### Text shown
──────────────────────────────

Authorities expanded plans. The most lucrative promised to be a toll road encircling the capital, first proposed in the aforementioned 1975–76 West German study. In 1990, the construction cost of the 69-km project, known by the acronym JORR (Jakarta Outer Ring Road), was estimated to be Rp. 1.3 trillion (US$684 million).129
Changes to JORR’s ownership structure over time are difficult to piece together. In an interview, a former high-ranking Jasa Marga official said that in the 1980s the project may have been packaged as a single concession, possibly held jointly by a French firm and Jakarta’s development company (PT Pembangunan Jaya).130 He could not recall why the arrangement fell through. Thereafter the ring road was chopped into seven sections, with following designations: N, E1, E2, E3, S, W1, and W2 (see Map 2.1).131
Map 2.1 Jakarta Area Toll Roads
JORR’s division ensured that it would be built in stages. In 1990, Jasa Marga completed the E2 section (Cakung–Cikunir, 9 km).132 It was built first because officials hoped that connecting to the busy Jakarta-Cikampek tollway and acting as a feeder to CMNP’s elevated harbor toll road would alleviate the area’s dense traffic.133 The next section of JORR would not be completed for another five years; consortiums for the remaining portions were still being formed and ownership was later in flux.

──────────────────────────────

### Extracted information
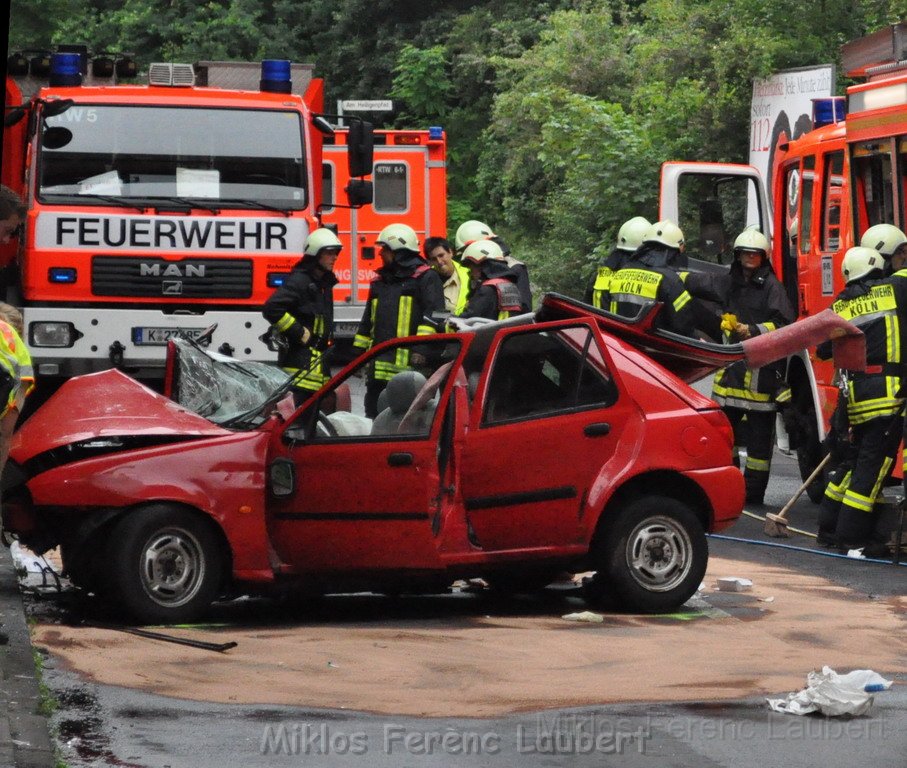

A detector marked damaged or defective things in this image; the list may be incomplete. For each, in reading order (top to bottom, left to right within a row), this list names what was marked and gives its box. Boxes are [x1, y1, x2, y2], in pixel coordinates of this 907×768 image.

shattered windshield [38, 105, 308, 208]
shattered windshield [167, 340, 288, 426]
red crashed car [3, 294, 748, 624]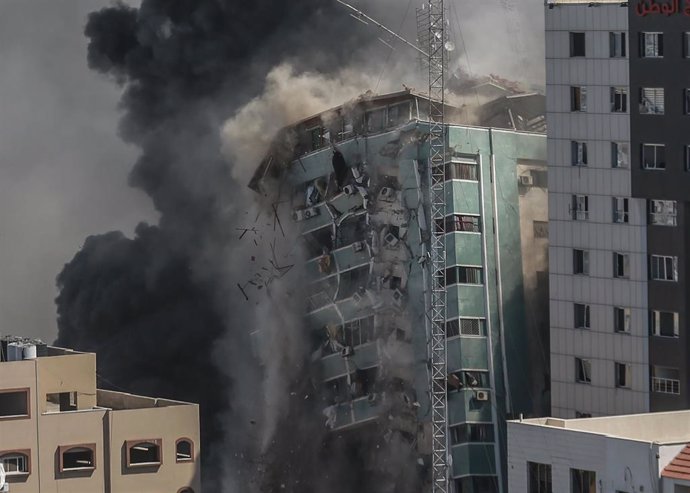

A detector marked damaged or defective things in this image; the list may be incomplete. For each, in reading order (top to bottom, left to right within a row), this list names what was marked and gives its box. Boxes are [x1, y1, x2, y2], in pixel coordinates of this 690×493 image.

damaged facade [250, 89, 544, 492]
broken window [342, 316, 374, 346]
broken window [0, 390, 28, 418]
broken window [45, 392, 76, 412]
broken window [59, 444, 95, 470]
broken window [125, 440, 160, 468]
broken window [175, 438, 194, 462]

──────────────────────────────

According to the passage on the Jakarta Outer Ring Road, why was the E2 section built first? Answer in one to three sentences.

### Worked solution
Officials hoped the E2 section (Cakung–Cikunir) would ease the area's dense traffic. It would do this by connecting to the busy Jakarta-Cikampek tollway and feeding CMNP's elevated harbor toll road.